Professors David Rosand and Elaine Sisman Honored for Service to the Core Curriculum

By A. Dunlap-Smith

David Rosand

For their work as both teachers and administrators of the Core, professors Elaine Sisman and David Rosand were each presented with a Distinguished Service to The Core Curriculum Award at a Thursday, Feb. 17, ceremony in the Heyman Center for the Humanities.

Director of the Heyman Center and John Mitchell Mason Professor Emeritus William Theodore de Bary, the evening's master of ceremonies, explained to the 60 colleagues and friends gathered in the center's Common Room that the Distinguished Service to the Core Curriculum Award is given annually since 1993-1994 to recognize that the "Core needs support outside of the classroom as well as effective teaching in order to maintain its health and to enable it to flourish within a competitive University context."
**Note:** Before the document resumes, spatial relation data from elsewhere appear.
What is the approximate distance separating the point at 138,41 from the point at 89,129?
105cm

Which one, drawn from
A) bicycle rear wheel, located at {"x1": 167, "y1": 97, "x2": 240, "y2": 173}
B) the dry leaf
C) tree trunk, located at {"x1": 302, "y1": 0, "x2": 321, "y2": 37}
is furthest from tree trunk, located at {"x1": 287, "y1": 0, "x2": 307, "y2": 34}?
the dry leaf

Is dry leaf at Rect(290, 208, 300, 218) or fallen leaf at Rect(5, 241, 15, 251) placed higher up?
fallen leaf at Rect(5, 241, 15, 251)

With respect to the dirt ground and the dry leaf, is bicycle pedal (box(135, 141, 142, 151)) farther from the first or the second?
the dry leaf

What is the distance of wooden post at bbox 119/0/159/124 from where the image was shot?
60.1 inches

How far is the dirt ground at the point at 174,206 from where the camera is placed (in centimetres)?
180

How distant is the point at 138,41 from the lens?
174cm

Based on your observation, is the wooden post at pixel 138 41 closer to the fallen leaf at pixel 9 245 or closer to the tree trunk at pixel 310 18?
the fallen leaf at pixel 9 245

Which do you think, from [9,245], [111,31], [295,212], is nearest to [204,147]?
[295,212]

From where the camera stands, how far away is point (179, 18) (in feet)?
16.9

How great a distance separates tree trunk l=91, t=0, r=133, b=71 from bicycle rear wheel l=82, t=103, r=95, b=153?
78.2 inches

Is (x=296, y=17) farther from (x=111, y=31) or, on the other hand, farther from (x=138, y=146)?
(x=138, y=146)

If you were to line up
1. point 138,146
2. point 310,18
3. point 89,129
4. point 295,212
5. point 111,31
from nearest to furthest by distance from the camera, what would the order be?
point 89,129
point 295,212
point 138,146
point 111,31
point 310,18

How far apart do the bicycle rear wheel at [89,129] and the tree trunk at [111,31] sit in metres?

De Bary underscored the award's function as an honor for service to the Core, not for excellence in teaching alone. Service to the Core is defined as chairing one of its courses, serving on one of its committees, participating in gatherings devoted to topics about it and publishing work on its nature and purposes.

Rosand received his award from Vice President of Arts and Sciences David Cohen and Sisman from Dean of Columbia College Austin Quigley, both of whom praised their respective recipients' tireless and selfless work in support of the Core, behind the scenes work that is not often recognized.
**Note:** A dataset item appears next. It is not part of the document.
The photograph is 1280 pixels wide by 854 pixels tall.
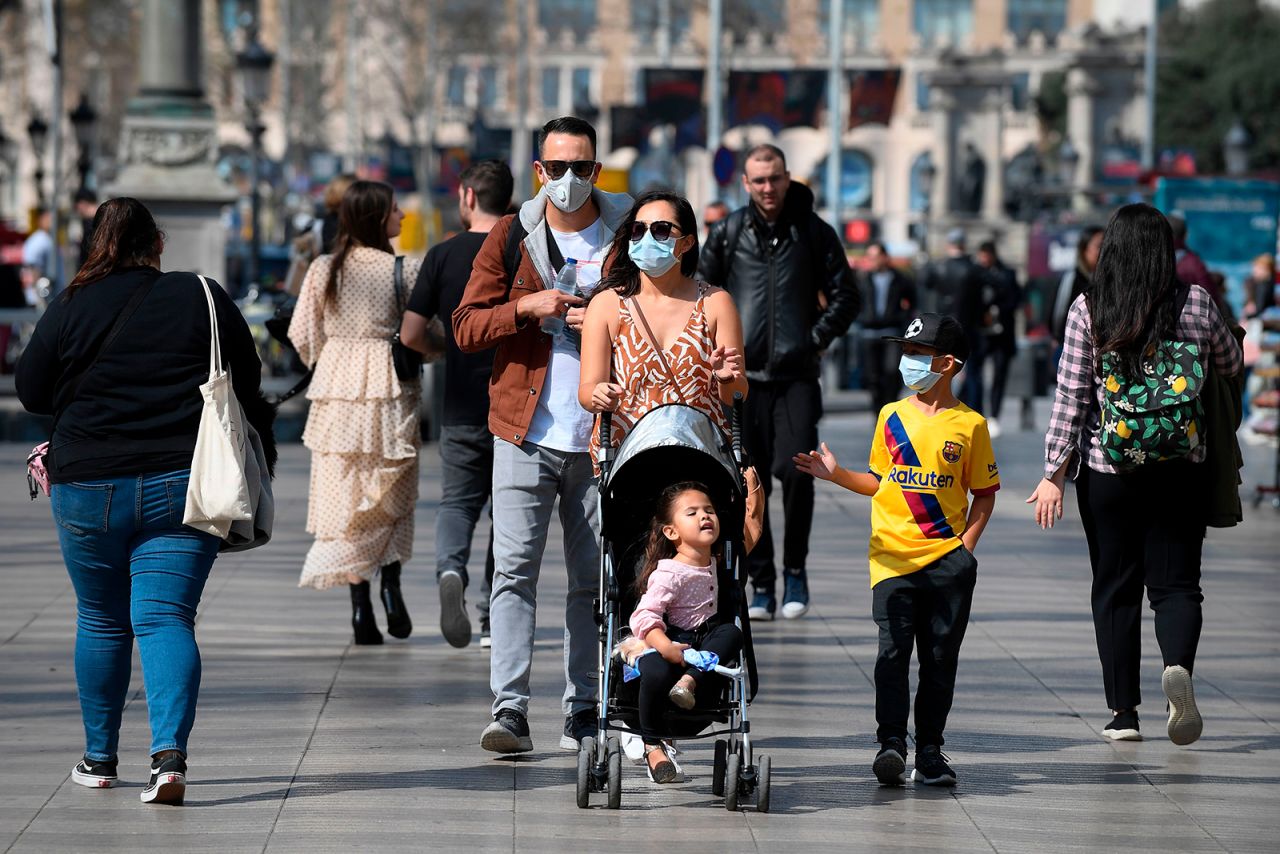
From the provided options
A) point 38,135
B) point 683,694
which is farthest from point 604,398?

The recipients graciously demurred, however. Instead of selfless, Rosand called his involvement with the Core the "most selfish--in terms of self-fulfilling--thing I've done." It was through the Core, Sisman said, that "I fell in love with Columbia."

Elaine Sisman

Rosand, Meyer Schapiro Professor of Art History and Archaeology, knows the Core from both sides of the classroom. Before teaching Art Humanities as a doctoral candidate in art history at Columbia in 1964, he studied it in the College during the late-50s (CC'59). Rosand is presently at work on the Raphael Project, which introduces electronic media into the Core's Art Humanities.
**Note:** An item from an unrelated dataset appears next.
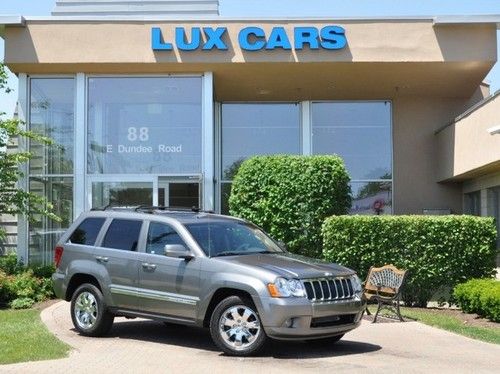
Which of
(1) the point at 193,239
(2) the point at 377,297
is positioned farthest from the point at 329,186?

He is the author of several books, among them Robert Motherwell on Paper (1997), Painting in Cinquecento Venice (1982) and Titian and the Venetian Woodcut (1976).

A professor of music, Sisman has 15 years of leading music humanities classes to her credit, four of which as the Core course's chair. She arrived at Columbia in 1982 from the University of Michigan, Ann Arbor, where she taught after earning her PhD in music from Princeton. Sisman, a specialist in Viennese music--especially of the Classical and Romantic periods, is the author of Haydn and the Classical Variation (1993), Mozart: "Jupiter" Symphony (1993) and Haydn and His World (1997).

She currently serves on the executive committee of Arts and Sciences.